Ich mag ein paar logisch sortierte Parameter in einer grafischen Oberfläche einstellen, Benutzerkonten für den FTP-Server per Knopfdruck einrichten und verlange eigentlich, dass PHP vollautomatisch mit dem Apachen mitläuft.

Und wenn das nicht klappen kann, weil es dass auf Suse nicht gibt, dann erkläre ich mich zur Not auch bereit, selbst Hand anzulegen - mache ich sowieso schon seit 17 Stunden und wo ich schon soviel Zeit investiert habe verlange ich einfach Erfolg...

---

Nachtrag:

Jetzt fiel mir doch ein, warum ich überhaupt scharf auf Linux war: Unter Windows machte ich einst sehr positive Erfahrungen mit XAMPP von den apachefriends.org

Das gibt es ja für Windows und Linux! Ha, das hol ich mir und setz es auf, hehehe

*ich weiß, wer zuletzt lacht... ist noch nicht ganz klar*

---

Schlussbemerkung:

Und wie ich zuletzt lache! XAMPP ist total geil, bringt viel mehr Funktionen mit als ich es mir wünschte (Jetzt werde ich ein wenig mehr Optionen zum Herumbasteln und Ausprobieren haben) und war sooowas von einfach zu installieren (steht alles auf der Page apagefriends.org) - Meine Wünsche, und ein wenig mehr, sind wahr geworden! Kann ich nur weiterempfehlen


----------



## goforit (25. August 2004)

Hi

hatte auch nur Huddel mit mit apache2 auf Suse 9.1.
gute Idee xampp zu verwenden.

Danke für den Bericht

goforit


----------



## Fabian H (25. August 2004)

> Ich mag ein paar logisch sortierte Parameter in einer grafischen Oberfläche einstellen, Benutzerkonten für den FTP-Server per Knopfdruck einrichten und verlange eigentlich, dass PHP vollautomatisch mit dem Apachen mitläuft.

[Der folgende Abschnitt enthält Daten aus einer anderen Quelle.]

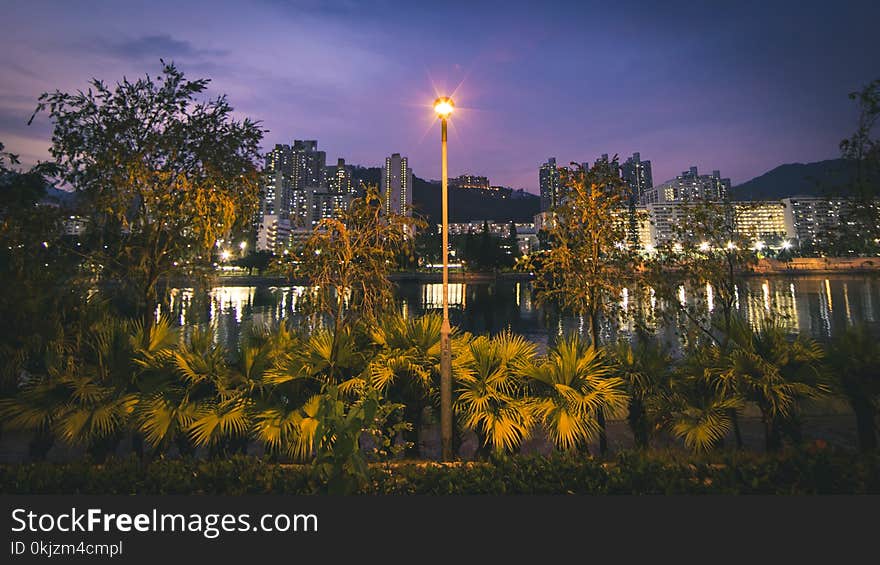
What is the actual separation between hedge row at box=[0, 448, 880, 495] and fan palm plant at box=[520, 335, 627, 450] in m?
1.50

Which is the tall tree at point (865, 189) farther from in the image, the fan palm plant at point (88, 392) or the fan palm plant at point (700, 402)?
the fan palm plant at point (88, 392)

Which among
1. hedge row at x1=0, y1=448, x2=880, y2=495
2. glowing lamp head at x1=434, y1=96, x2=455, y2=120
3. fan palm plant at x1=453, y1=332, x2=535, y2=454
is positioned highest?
glowing lamp head at x1=434, y1=96, x2=455, y2=120

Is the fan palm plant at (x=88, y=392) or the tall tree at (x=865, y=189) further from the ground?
the tall tree at (x=865, y=189)

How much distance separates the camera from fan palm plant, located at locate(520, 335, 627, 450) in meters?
6.37

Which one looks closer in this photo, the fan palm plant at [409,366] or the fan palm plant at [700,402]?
the fan palm plant at [700,402]

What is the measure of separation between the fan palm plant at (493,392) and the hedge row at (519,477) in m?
1.57

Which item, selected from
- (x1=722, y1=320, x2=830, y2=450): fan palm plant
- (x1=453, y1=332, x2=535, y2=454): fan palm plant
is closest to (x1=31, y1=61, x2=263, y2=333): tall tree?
(x1=453, y1=332, x2=535, y2=454): fan palm plant

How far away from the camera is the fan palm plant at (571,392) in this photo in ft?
20.9

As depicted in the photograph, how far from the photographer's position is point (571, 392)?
6496mm

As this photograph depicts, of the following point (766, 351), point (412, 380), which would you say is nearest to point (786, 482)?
point (766, 351)

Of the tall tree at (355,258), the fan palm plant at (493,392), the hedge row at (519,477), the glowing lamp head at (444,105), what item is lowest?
the hedge row at (519,477)

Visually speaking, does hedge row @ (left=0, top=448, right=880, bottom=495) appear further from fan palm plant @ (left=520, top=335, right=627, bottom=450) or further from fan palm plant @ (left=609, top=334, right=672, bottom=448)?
fan palm plant @ (left=609, top=334, right=672, bottom=448)

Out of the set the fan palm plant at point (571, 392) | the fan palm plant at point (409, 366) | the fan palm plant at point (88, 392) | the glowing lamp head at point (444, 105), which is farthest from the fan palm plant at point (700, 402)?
the fan palm plant at point (88, 392)

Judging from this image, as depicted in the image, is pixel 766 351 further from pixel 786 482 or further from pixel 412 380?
pixel 412 380
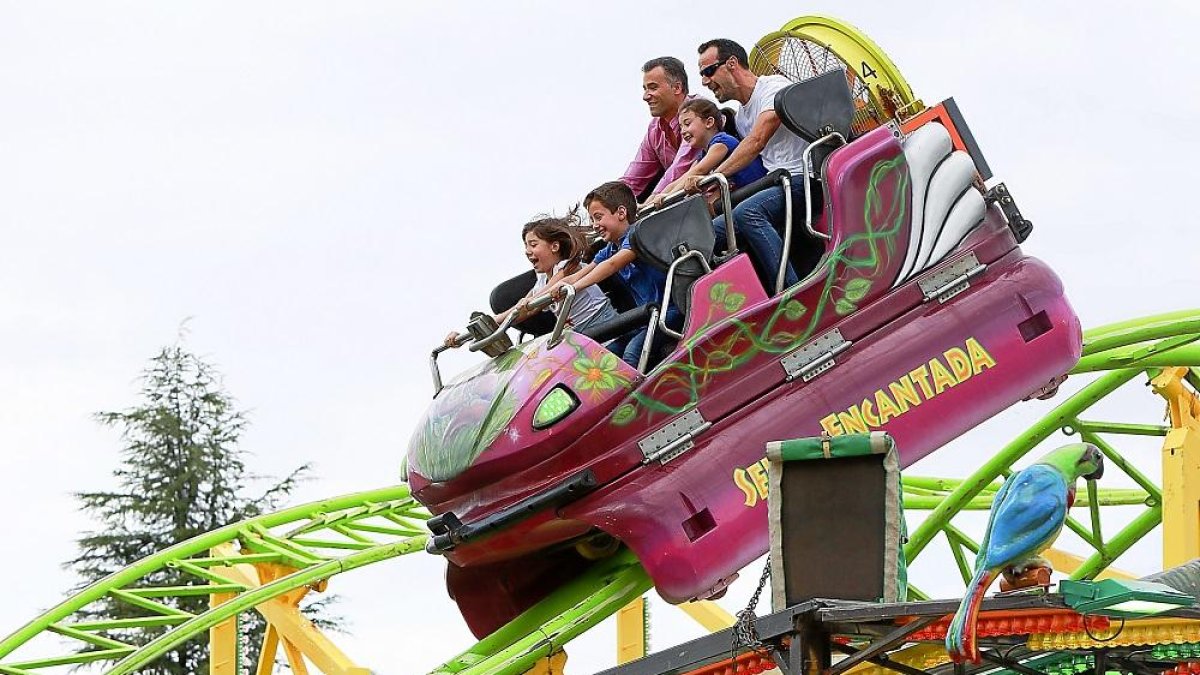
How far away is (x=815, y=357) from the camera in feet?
28.3

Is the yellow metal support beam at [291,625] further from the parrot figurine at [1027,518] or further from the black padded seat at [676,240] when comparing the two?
the parrot figurine at [1027,518]

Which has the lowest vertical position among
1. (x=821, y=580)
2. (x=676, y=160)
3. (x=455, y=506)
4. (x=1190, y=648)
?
(x=1190, y=648)

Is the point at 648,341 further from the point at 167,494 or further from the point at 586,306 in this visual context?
the point at 167,494

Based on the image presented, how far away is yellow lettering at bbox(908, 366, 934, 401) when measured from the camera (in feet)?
28.6

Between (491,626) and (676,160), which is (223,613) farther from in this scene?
(676,160)

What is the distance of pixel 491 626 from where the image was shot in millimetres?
9219

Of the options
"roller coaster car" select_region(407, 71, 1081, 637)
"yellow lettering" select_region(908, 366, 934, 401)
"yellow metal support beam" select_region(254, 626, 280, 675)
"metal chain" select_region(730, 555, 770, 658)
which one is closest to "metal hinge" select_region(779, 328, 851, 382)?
"roller coaster car" select_region(407, 71, 1081, 637)

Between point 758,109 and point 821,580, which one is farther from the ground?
point 758,109

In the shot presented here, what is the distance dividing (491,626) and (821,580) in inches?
116

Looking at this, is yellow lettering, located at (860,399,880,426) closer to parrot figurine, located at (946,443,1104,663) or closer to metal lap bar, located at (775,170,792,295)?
metal lap bar, located at (775,170,792,295)

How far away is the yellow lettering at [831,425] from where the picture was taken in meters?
8.55

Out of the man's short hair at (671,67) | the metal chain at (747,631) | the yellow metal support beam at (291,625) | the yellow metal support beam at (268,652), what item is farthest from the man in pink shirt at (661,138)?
the yellow metal support beam at (268,652)

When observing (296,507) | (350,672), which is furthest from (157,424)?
(350,672)

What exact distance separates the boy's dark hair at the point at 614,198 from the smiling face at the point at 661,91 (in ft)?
1.98
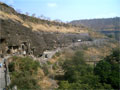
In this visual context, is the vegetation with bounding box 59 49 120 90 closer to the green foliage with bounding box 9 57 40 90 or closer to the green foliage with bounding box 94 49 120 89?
the green foliage with bounding box 94 49 120 89

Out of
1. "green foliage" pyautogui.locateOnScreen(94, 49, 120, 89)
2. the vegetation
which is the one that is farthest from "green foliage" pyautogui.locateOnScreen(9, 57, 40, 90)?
"green foliage" pyautogui.locateOnScreen(94, 49, 120, 89)

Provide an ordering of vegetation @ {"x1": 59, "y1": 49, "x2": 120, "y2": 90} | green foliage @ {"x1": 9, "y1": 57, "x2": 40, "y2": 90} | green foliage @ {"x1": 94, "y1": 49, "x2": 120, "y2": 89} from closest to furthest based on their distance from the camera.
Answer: green foliage @ {"x1": 9, "y1": 57, "x2": 40, "y2": 90}
vegetation @ {"x1": 59, "y1": 49, "x2": 120, "y2": 90}
green foliage @ {"x1": 94, "y1": 49, "x2": 120, "y2": 89}

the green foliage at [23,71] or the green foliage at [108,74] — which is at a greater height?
the green foliage at [23,71]

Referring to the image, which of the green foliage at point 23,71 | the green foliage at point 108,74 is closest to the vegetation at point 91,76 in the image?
the green foliage at point 108,74

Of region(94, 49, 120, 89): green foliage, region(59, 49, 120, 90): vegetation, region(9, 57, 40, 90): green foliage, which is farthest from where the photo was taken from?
region(94, 49, 120, 89): green foliage

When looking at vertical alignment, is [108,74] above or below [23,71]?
below

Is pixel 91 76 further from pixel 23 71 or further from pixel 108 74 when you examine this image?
pixel 23 71

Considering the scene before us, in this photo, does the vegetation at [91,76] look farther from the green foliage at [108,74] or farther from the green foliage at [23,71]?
the green foliage at [23,71]

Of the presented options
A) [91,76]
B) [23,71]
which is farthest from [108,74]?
[23,71]

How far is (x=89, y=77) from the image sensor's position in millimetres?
12508

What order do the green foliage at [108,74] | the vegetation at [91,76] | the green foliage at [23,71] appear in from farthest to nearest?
the green foliage at [108,74] → the vegetation at [91,76] → the green foliage at [23,71]

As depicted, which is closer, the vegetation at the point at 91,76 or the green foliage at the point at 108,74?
the vegetation at the point at 91,76

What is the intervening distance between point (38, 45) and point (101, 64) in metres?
8.76

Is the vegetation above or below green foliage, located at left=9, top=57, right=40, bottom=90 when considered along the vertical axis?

1) PHP läuft vollautomatisch mit Apache.
2) Wenn du dir sowas erhoffst, dann bist du imo bei Linux falsch (auch wenn SuSE so tut, als ob man Linux ohne Lust/Motivation, etwas zu lernen, benutzen könnte)


Ausserdem: Welchen Sinn hat deinen Post, außer einen Flamewar anzuzetteln?
Warum willst du deinen Server überhaupt mit Linux laufen lassen?

Apache lässt sich ürbrigens ganz einfach mit ein paar Handgriffen installieren (Und die stehen im PHP und im Apache Manual):
http://www.php.net/manual/en/install.unix.apache2.php

Also: Wenn du wirklich ernsthaft etwas mit Linux machen willst (was ich nach deinem Post bezweifle), dann kauf dir ein Buch und nimm am Besten eine andere Distribution.
Folgendes Buch wäre z.B ein Anfang: Der "Kofler"


----------



## Sir Robin (26. August 2004)

> _Original geschrieben von Fabian Hofmann _
> *1) PHP läuft vollautomatisch mit Apache.
> *



korrigiere: mod_php läuft, sofern einkompiliert und aktiviert vollautomatisch mit dem Apache ... aber häufiger sind CGI-Installationen anzutreffen, und da läuft PHP nicht vollautomatisch mit


----------



## Arne Buchwald (26. August 2004)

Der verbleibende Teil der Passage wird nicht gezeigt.